8 – It’s not my circus, not my monkey. We have to ask ourselves: Do I really need to spend any more time obsessing with this stuff? Is it doing me, my loved ones or the world any good at all? Why am I concerned with global (or inter-galactic) issues over which, admittedly, I have no control, when I could actually have some influence in local issues? And: why would these groups be going to such elaborate and expensive lengths to control the world when to a very great extent, they (as corporate monoliths) already do?
As Jeremy Lent writes, there are in fact corporate conspiracies that we don’t need to explain by reference to reptile people. And the most critical of them all is the heavily funded refusal to acknowledge the threat of climate change and the very real possibility of extinction.

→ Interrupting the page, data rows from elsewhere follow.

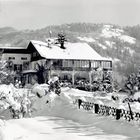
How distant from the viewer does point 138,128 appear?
19594 millimetres

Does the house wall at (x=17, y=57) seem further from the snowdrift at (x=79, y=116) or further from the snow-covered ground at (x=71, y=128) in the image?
the snow-covered ground at (x=71, y=128)

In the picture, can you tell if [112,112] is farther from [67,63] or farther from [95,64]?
[95,64]

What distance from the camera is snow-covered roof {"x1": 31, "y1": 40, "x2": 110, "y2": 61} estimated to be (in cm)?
7312

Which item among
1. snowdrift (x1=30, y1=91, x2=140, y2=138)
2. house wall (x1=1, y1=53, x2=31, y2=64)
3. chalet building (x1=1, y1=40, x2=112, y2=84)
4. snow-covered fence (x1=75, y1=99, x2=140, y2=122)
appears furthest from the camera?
house wall (x1=1, y1=53, x2=31, y2=64)

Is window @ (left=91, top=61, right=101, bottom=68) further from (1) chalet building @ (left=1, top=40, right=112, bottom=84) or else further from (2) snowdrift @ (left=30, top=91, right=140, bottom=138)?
(2) snowdrift @ (left=30, top=91, right=140, bottom=138)

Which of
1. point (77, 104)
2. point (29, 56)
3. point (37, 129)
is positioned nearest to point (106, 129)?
point (37, 129)

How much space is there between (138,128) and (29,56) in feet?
211

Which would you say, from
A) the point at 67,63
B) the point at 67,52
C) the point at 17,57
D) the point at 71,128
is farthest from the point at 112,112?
the point at 17,57

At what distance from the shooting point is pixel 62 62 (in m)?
72.9

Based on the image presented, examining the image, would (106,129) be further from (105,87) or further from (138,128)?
(105,87)

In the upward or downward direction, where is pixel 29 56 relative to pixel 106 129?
upward

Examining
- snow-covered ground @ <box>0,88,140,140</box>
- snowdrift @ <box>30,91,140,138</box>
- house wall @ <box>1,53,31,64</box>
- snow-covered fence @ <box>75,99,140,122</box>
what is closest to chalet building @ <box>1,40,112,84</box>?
house wall @ <box>1,53,31,64</box>

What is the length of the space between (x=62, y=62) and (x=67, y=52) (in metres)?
3.45

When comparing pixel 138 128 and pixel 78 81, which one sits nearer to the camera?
pixel 138 128
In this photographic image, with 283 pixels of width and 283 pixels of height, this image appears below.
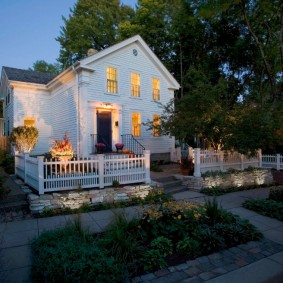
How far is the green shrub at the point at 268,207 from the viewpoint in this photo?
18.8 ft

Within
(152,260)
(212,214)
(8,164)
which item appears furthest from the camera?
(8,164)

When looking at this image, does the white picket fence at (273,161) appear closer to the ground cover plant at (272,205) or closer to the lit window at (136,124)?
the ground cover plant at (272,205)

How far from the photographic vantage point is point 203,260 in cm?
366

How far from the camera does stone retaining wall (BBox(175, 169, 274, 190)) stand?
865 centimetres

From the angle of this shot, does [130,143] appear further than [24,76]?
No

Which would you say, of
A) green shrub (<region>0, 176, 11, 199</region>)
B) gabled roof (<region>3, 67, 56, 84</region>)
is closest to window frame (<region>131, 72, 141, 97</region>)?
gabled roof (<region>3, 67, 56, 84</region>)

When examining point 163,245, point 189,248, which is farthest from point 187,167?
point 163,245

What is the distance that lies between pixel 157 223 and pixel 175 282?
1.18 meters

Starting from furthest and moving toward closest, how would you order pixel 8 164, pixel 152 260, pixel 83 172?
pixel 8 164, pixel 83 172, pixel 152 260

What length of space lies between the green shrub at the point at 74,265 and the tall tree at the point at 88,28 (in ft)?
74.1

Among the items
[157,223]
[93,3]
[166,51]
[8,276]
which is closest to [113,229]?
[157,223]

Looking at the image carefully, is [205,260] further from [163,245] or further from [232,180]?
[232,180]

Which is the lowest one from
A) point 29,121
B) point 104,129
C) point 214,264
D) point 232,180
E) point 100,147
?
point 214,264

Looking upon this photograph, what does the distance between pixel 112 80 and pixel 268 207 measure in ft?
30.8
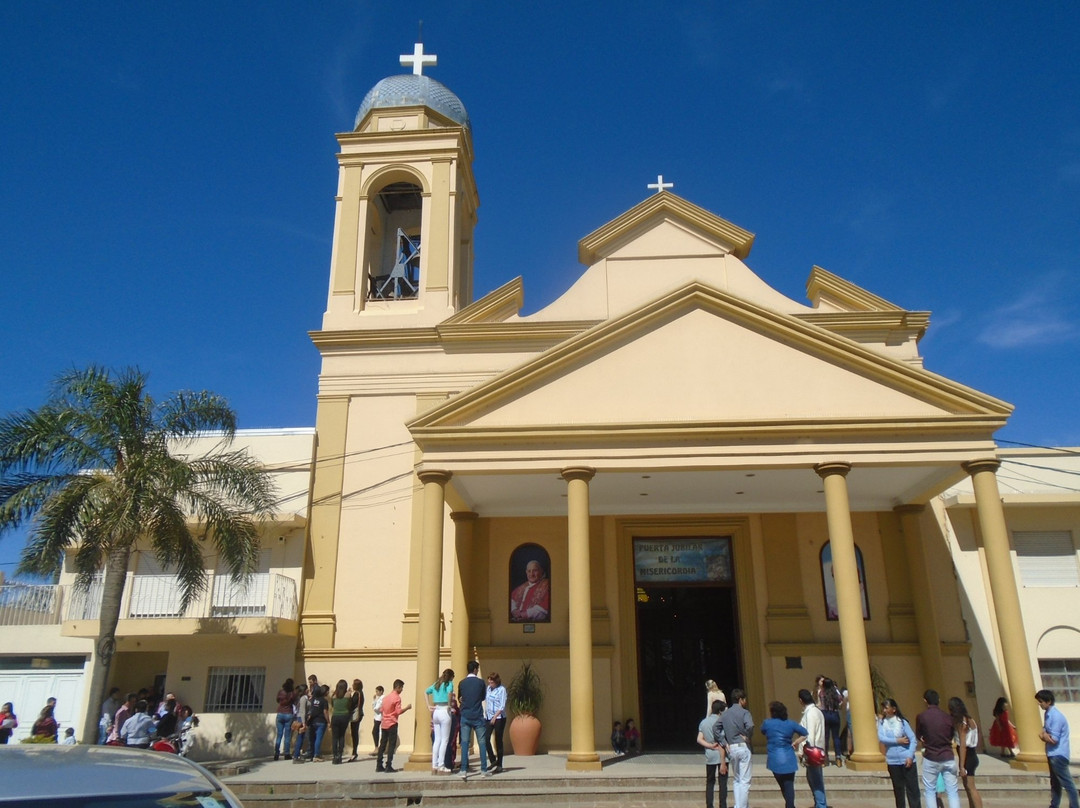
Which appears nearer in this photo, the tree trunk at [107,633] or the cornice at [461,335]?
the tree trunk at [107,633]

Discriminate! Yes, 5G may be dangerous, because no cellular transmission technologies have been adequately tested – not because evil scientists created it to enhance the coronavirus and justify a one-world government. When you feel that sense of certainty coming on, take a breath.
Certainty is a rigidly mythic position, and opposites are surprisingly similar. To leap from one certainty to another skips the holy ground of uncertainty, of not knowing, of humility, into which genuinely new information can come. What unites the pundits of all persuasions is their certainty. This is not to patronize but to challenge those who cleave to meta-narratives that clearly no longer serve them. In the 20th century we have seen plenty of evidence that those who have done so often reached the depths of profound disillusionment, as in this true story. In archetypal terms, Hillman referred to this experience as betrayal, and he saw it as a prelude to soul-work. Or, as Rumi says:
When school or mosque, tower or minaret get torn down,
Then dervishes may begin their community.
Only when faithfulness turns to betrayal and betrayal into trust
Can any human being become part of the truth.
But betrayal and disillusionment do not necessarily lead to increased self-awareness. Too often, popular culture offers us another attractive meta-narrative or ideology to fill the void. However, at any moment – and New Age people ought to understand this – we can actually choose to disengage ourselves from belief systems and courageously ground ourselves in this post-modern, very uncertain world. Then we can “believe nothing – entertain possibilities.”